■ YOUR TASK
Would you please output the records exactly as they appear below?

■ TASK MATERIAL
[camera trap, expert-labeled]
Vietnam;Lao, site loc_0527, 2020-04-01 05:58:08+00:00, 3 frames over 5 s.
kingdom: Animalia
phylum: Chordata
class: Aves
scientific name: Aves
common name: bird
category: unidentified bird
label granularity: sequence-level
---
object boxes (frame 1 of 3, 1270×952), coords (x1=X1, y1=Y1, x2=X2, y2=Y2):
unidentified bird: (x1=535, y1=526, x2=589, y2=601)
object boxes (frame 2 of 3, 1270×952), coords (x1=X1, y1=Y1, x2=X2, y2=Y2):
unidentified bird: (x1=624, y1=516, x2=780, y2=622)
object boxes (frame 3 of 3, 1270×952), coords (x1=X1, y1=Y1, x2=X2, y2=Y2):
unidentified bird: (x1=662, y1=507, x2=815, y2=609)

■ TASK RESPONSE
[camera trap, expert-labeled]
Vietnam;Lao, site loc_0527, 2020-04-01 05:58:08+00:00, 3 frames over 5 s.
kingdom: Animalia
phylum: Chordata
class: Aves
scientific name: Aves
common name: bird
category: unidentified bird
label granularity: sequence-level
---
object boxes (frame 1 of 3, 1270×952), coords (x1=X1, y1=Y1, x2=X2, y2=Y2):
unidentified bird: (x1=535, y1=526, x2=589, y2=601)
object boxes (frame 2 of 3, 1270×952), coords (x1=X1, y1=Y1, x2=X2, y2=Y2):
unidentified bird: (x1=624, y1=516, x2=780, y2=622)
object boxes (frame 3 of 3, 1270×952), coords (x1=X1, y1=Y1, x2=X2, y2=Y2):
unidentified bird: (x1=662, y1=507, x2=815, y2=609)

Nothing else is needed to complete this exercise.